■ Raw data
----------
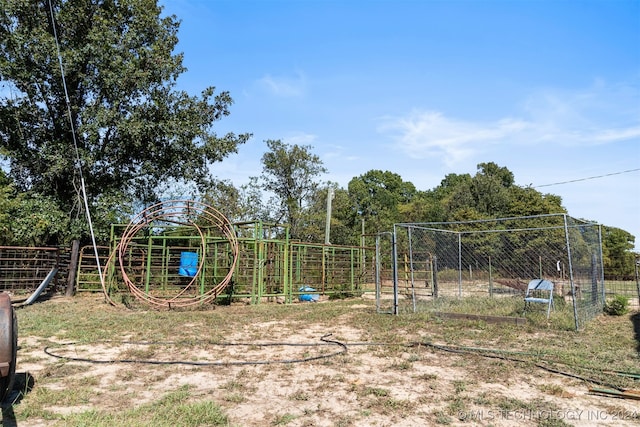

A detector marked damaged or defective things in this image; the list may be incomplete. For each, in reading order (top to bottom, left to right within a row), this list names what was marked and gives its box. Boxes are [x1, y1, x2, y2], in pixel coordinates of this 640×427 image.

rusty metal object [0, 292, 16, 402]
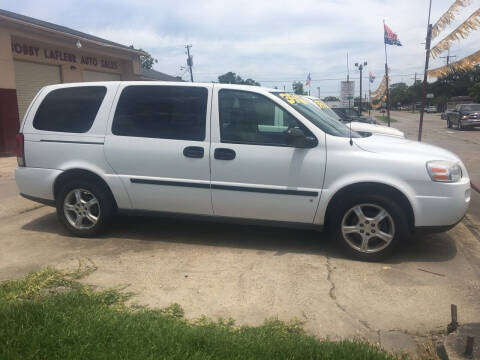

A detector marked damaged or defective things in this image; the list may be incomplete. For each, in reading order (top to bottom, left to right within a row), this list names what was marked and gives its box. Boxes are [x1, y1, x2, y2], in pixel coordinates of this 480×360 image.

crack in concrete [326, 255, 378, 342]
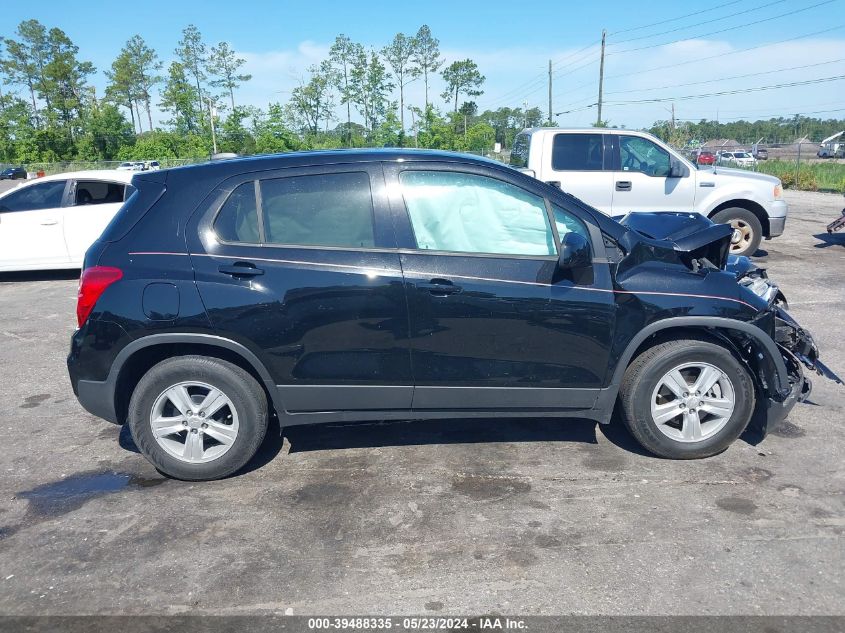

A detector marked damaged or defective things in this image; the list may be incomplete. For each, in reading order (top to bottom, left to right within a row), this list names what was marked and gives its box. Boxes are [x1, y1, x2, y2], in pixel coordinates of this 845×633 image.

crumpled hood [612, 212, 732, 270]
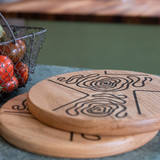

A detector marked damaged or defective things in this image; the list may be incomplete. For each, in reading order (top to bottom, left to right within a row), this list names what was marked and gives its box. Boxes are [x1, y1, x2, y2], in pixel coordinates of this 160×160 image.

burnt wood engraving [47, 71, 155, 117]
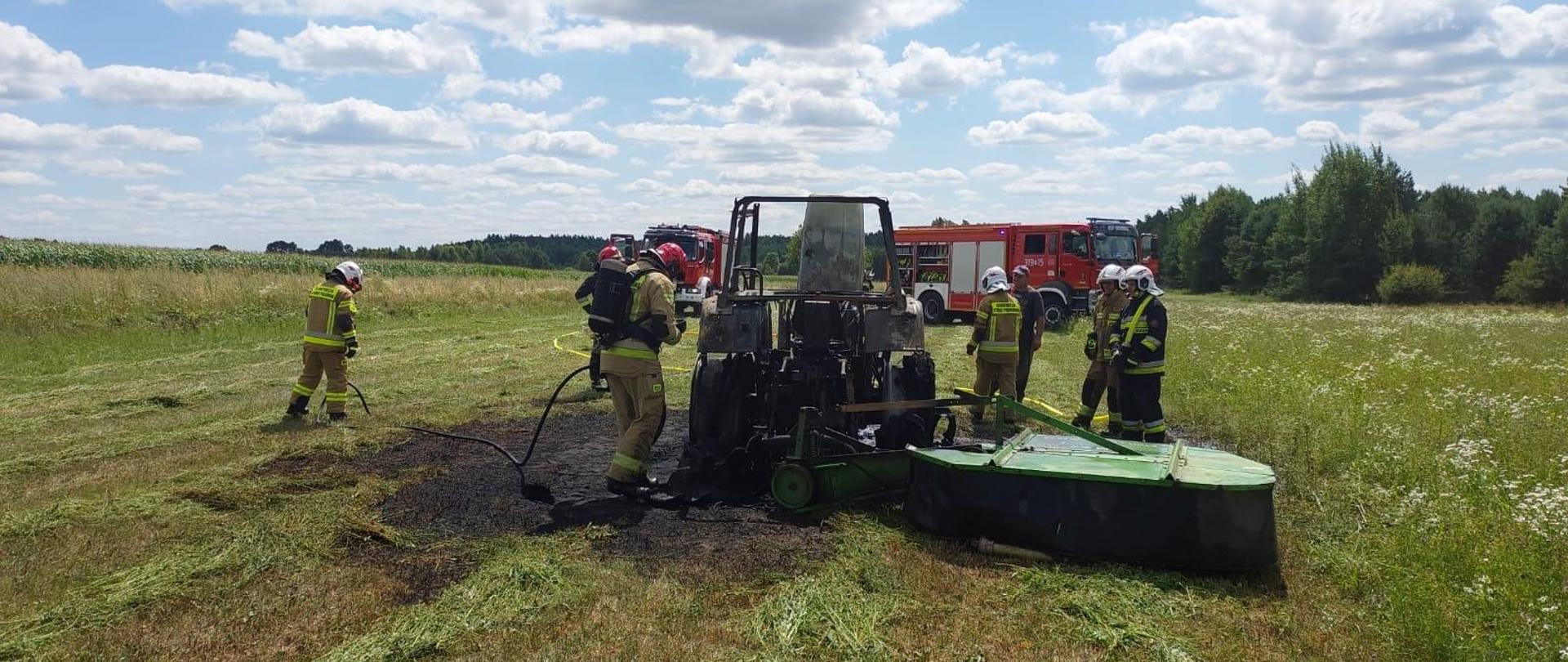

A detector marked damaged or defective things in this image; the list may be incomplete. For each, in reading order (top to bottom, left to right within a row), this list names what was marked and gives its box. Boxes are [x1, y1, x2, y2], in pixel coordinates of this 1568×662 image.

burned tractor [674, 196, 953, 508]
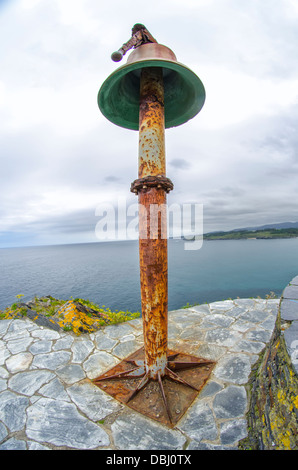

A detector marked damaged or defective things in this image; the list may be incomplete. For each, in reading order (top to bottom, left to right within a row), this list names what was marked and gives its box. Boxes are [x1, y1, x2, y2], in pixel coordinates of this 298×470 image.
----------
■ Work to complete
What comes back should match the records exactly, minus any pictures.

■ Output of the task
A detector marked damaged or defective things in this image; the list may be incomplete. For each, in reading order (top to bottom, left to right within a row), this list names what was marked and gives its box. Boxes are [x1, y1, x2, y2], in pixel coordinates of this 640×427 image.

rusty metal object [0, 292, 16, 402]

A detector marked damaged or defective things in this image; the list may be incomplete. For each, in reading order (top to bottom, left to right within a row), this list names what was marked and gives its box. Boxes are [x1, y1, x2, y2], in pixel coordinates of this 480×360 image.

crack in concrete [326, 255, 378, 342]

A detector marked damaged or defective things in this image; the list may be incomplete. For each, in reading order (top to bottom, left to right within a row), this list names what was marked and gives its box. Boxes are [x1, y1, x2, y2], in pixel coordinates of this 845×633 image.

crumpled hood [612, 212, 732, 270]

A detector marked damaged or defective things in this image; the list may be incomplete. For each, in reading order (top to bottom, left to right within a row), this list names what was marked and gives its box. Boxes are [x1, y1, x2, y2], in pixel coordinates of this 160×160 image.

burnt wood engraving [47, 71, 155, 117]

A detector marked damaged or defective things in this image; the list may be incomplete. For each, in reading order (top to bottom, left to right within a row), this list names what was marked and gives its box. Boxes are [x1, y1, x2, y2], in pixel coordinates of this 1568×662 image.

burned tractor [674, 196, 953, 508]

A detector marked damaged or defective things in this image; the list may be incomplete. For each, in reading order (top to bottom, left to right within a row), this list names what was marked and gives its box. Boxes are [x1, y1, x2, y2], in pixel coordinates of this 298×470 image.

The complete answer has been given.